Stored data =>
______
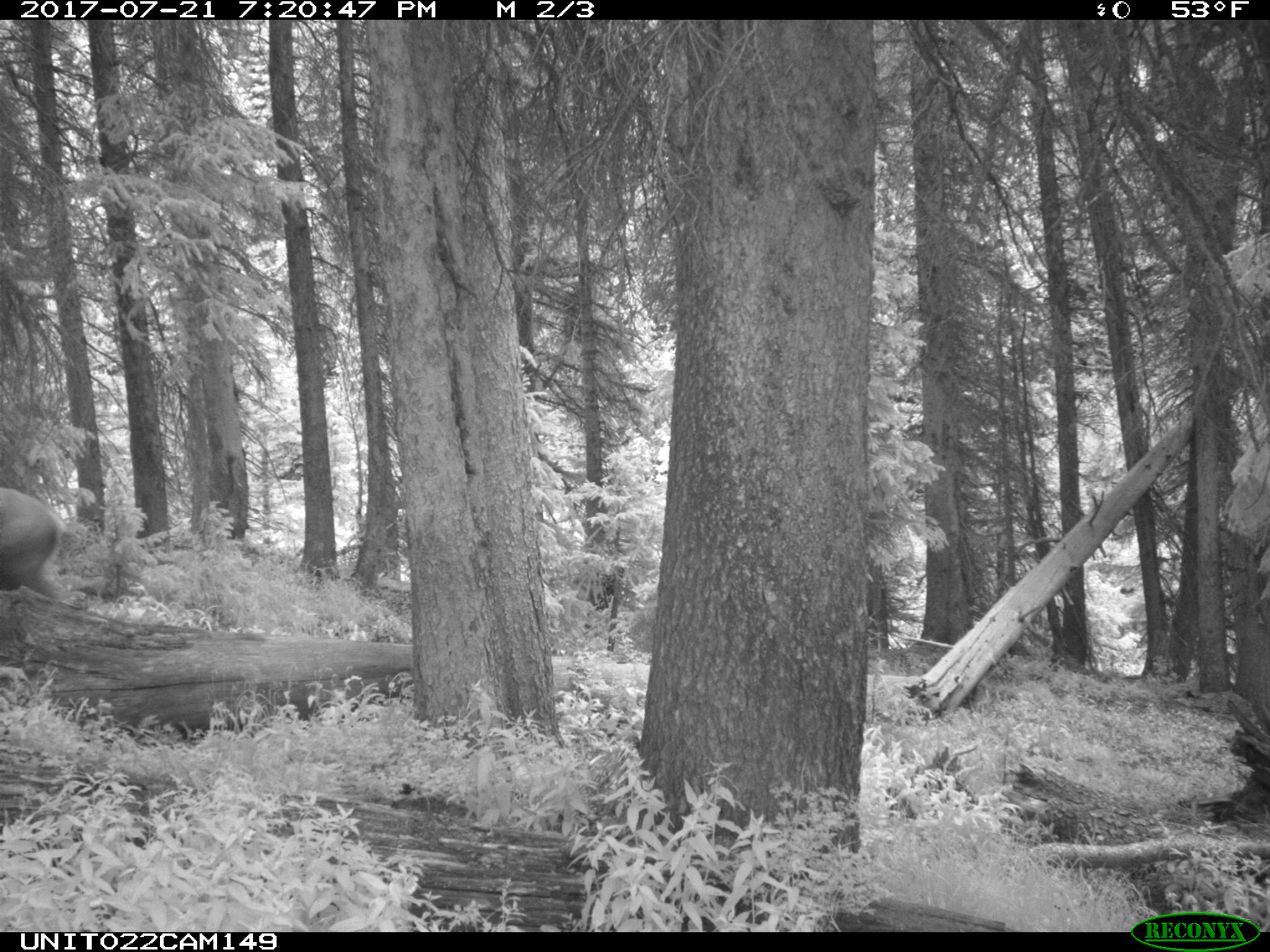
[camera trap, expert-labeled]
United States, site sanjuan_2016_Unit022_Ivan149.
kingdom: Animalia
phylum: Chordata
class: Mammalia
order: Artiodactyla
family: Cervidae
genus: Cervus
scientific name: Cervus elaphus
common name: red deer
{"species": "Cervus elaphus (red deer)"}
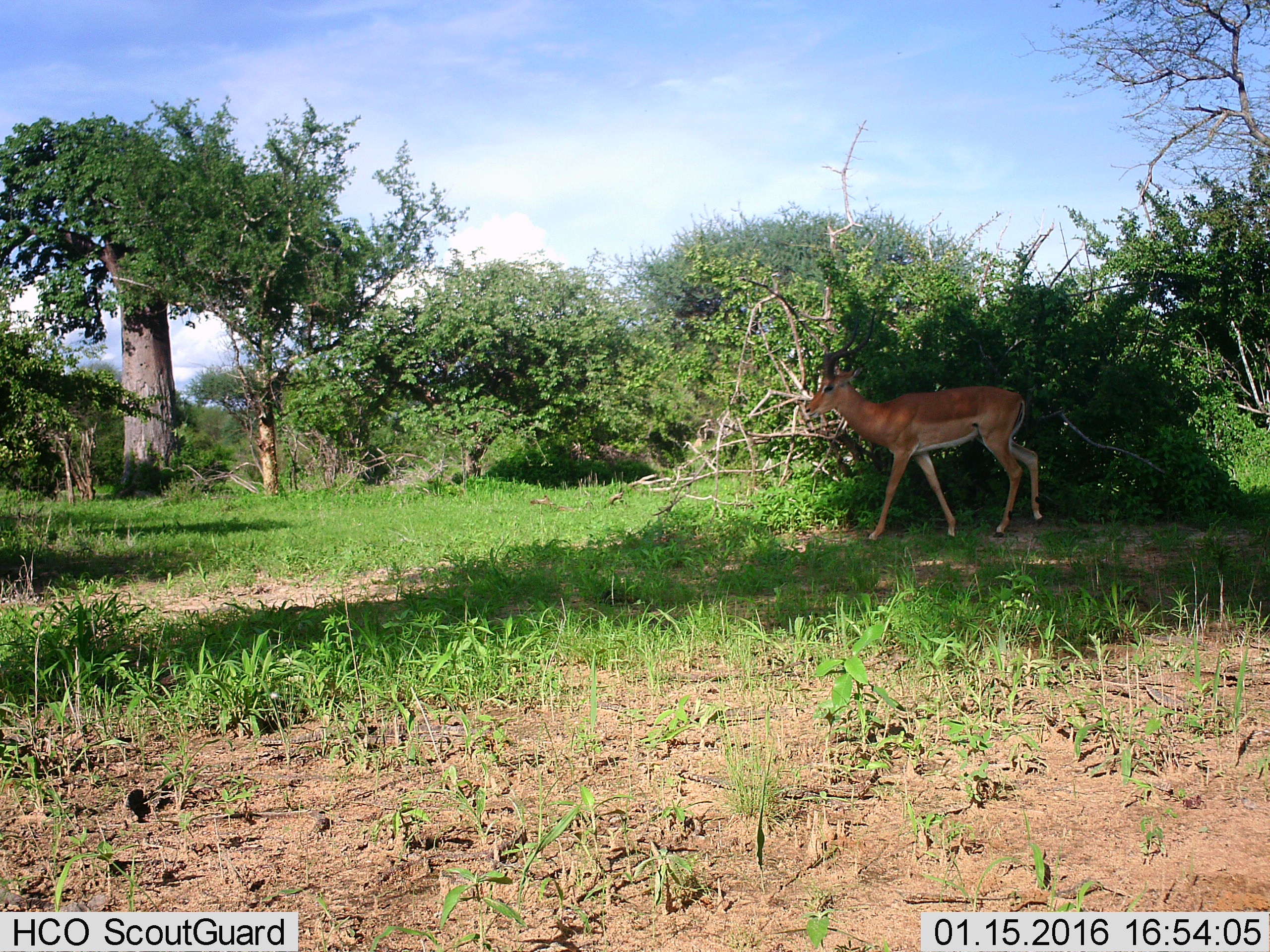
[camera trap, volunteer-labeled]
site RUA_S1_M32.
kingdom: Animalia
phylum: Chordata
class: Mammalia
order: Artiodactyla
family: Bovidae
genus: Aepyceros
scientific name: Aepyceros melampus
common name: impala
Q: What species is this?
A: Impala (Aepyceros melampus).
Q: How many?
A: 1.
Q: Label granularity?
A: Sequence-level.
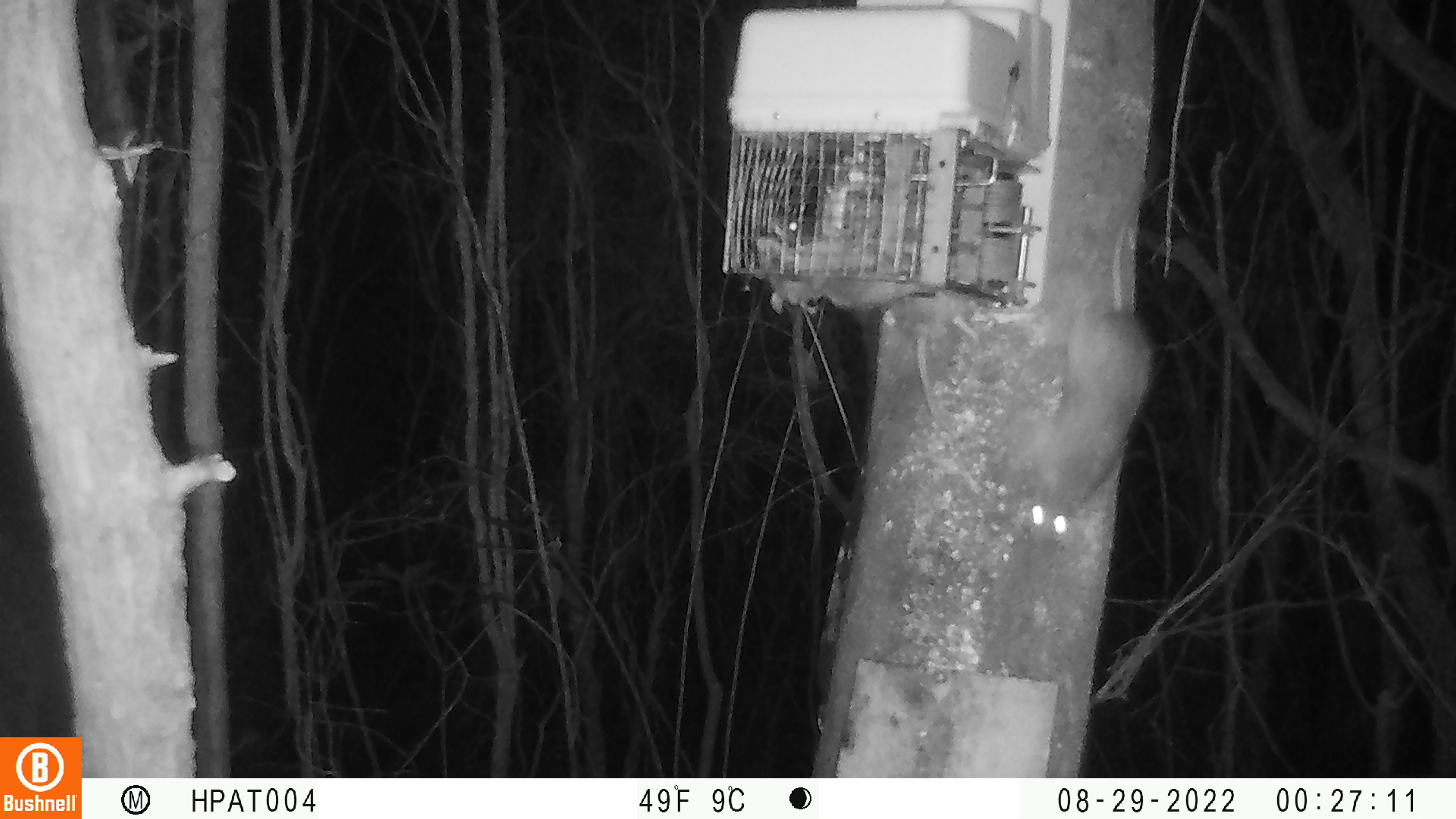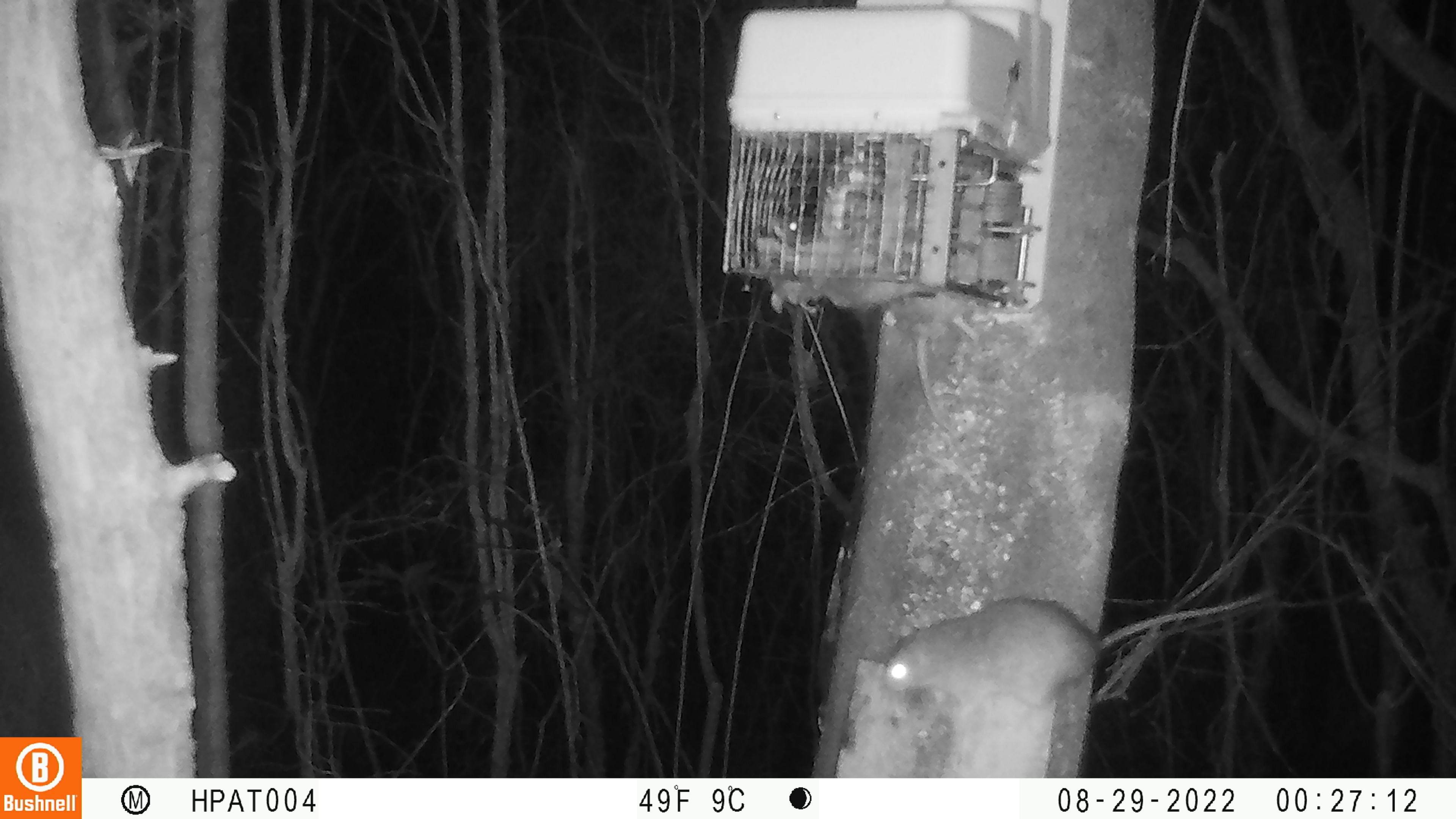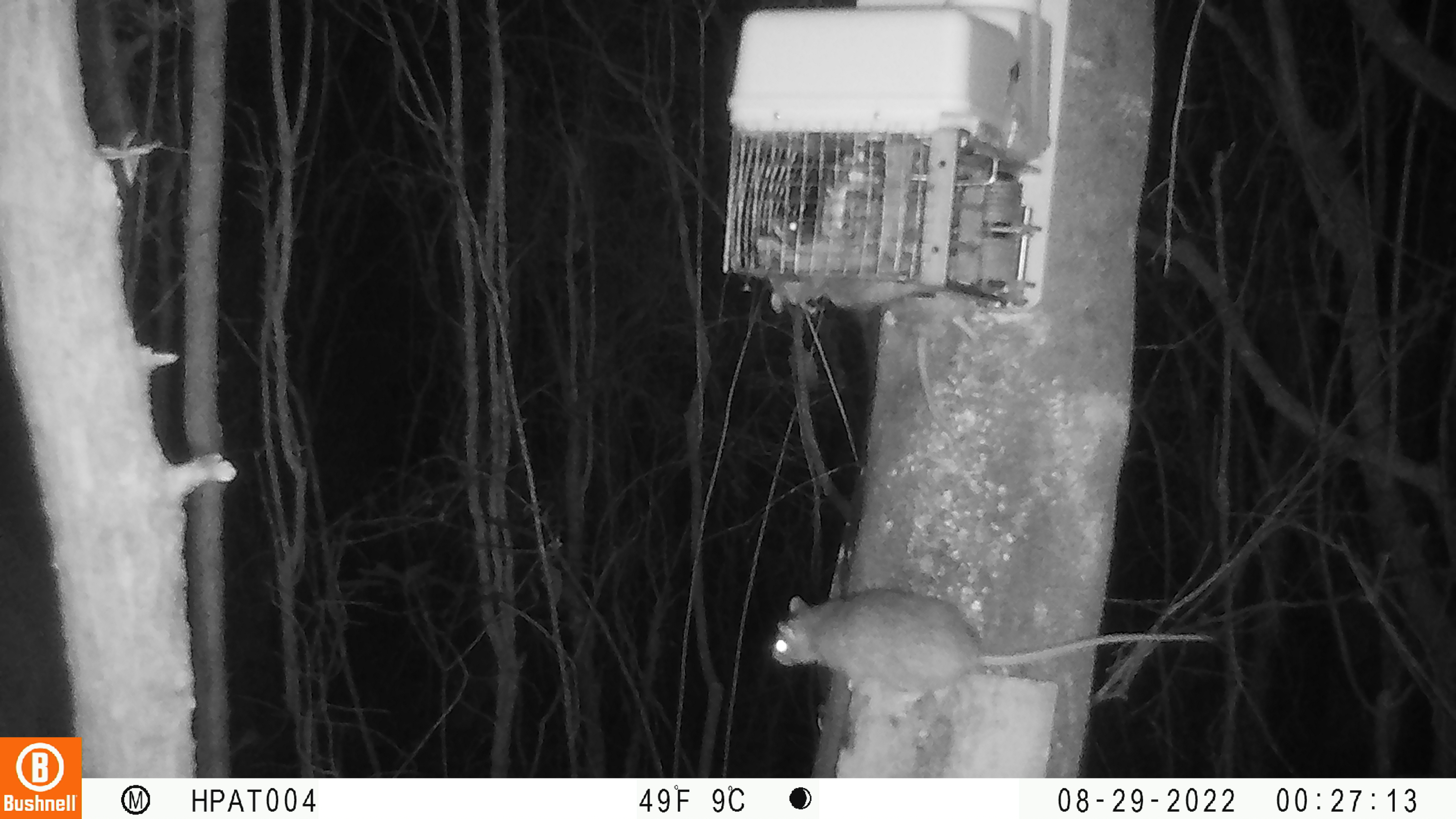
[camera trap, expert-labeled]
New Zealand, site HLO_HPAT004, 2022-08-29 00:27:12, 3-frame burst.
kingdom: Animalia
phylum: Chordata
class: Mammalia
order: Rodentia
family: Muridae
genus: Rattus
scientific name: Rattus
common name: rat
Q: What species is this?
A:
______
Description of the task => All the lines above must be written out exactly, without a single picture.

Your solution =>
[camera trap, expert-labeled]
United States, site sanjuan_2016_Unit022_Ivan149.
kingdom: Animalia
phylum: Chordata
class: Mammalia
order: Artiodactyla
family: Cervidae
genus: Cervus
scientific name: Cervus elaphus
common name: red deer
{"species": "Cervus elaphus (red deer)"}
[camera trap, volunteer-labeled]
site RUA_S1_M32.
kingdom: Animalia
phylum: Chordata
class: Mammalia
order: Artiodactyla
family: Bovidae
genus: Aepyceros
scientific name: Aepyceros melampus
common name: impala
Q: What species is this?
A: Impala (Aepyceros melampus).
Q: How many?
A: 1.
Q: Label granularity?
A: Sequence-level.
[camera trap, expert-labeled]
New Zealand, site HLO_HPAT004, 2022-08-29 00:27:12, 3-frame burst.
kingdom: Animalia
phylum: Chordata
class: Mammalia
order: Rodentia
family: Muridae
genus: Rattus
scientific name: Rattus
common name: rat
Q: What species is this?
A:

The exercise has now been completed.